=== DATA EXCERPT ===

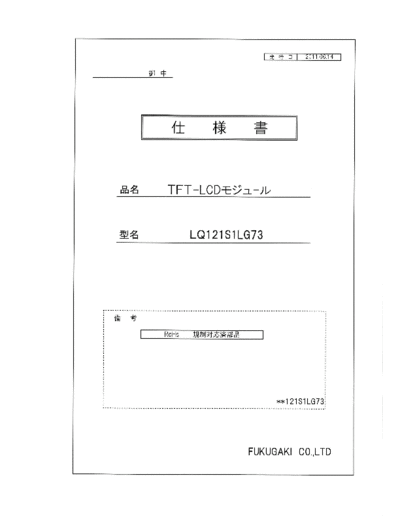 . Various Panel SHARP LQ121S1LG73 0 [DS]  . Various LCD Panels Panel_SHARP_LQ121S1LG73_0_[DS].pdf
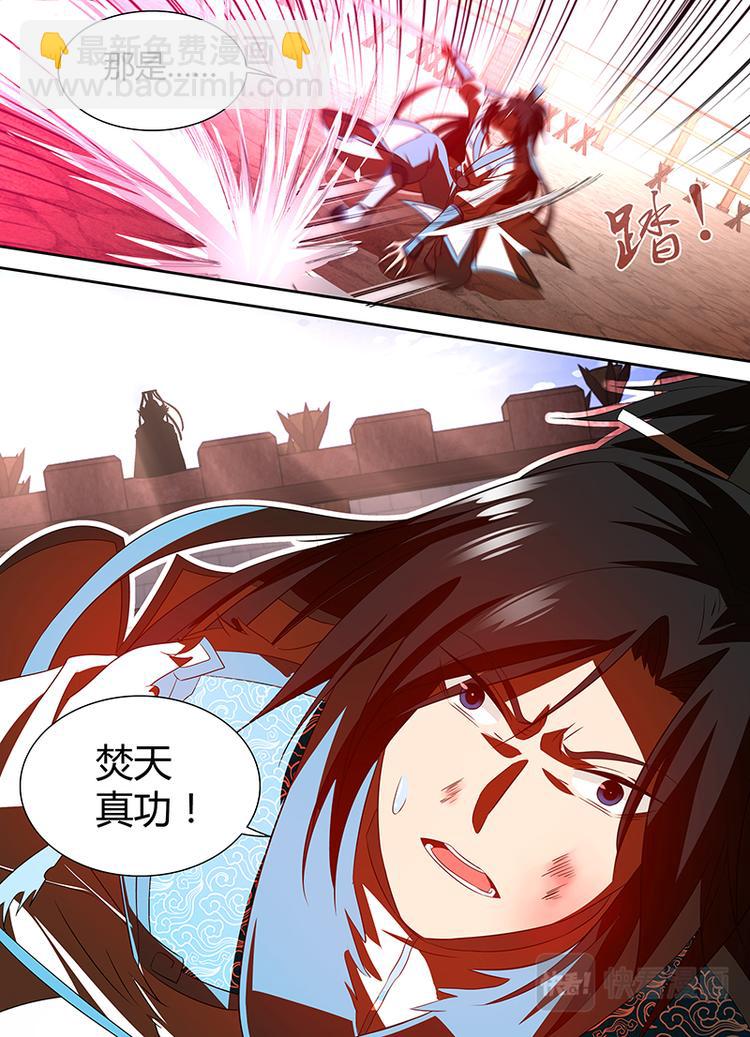 第二十九话-第29话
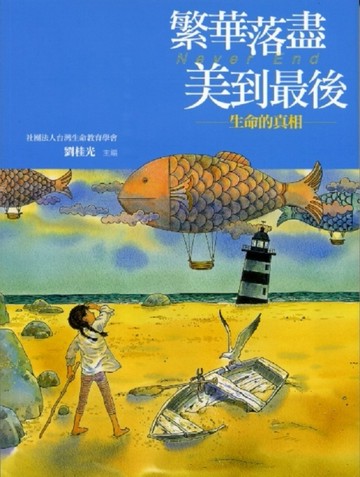 繁華落盡美到最後[二手書_良好]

===

_WHAT YOU WILL DO_
With the pictures left out, write out all of the data exactly.

_REPLY_
 . Various Panel SHARP LQ121S1LG73 0 [DS]  . Various LCD Panels Panel_SHARP_LQ121S1LG73_0_[DS].pdf
 第二十九话-第29话
 繁華落盡美到最後[二手書_良好]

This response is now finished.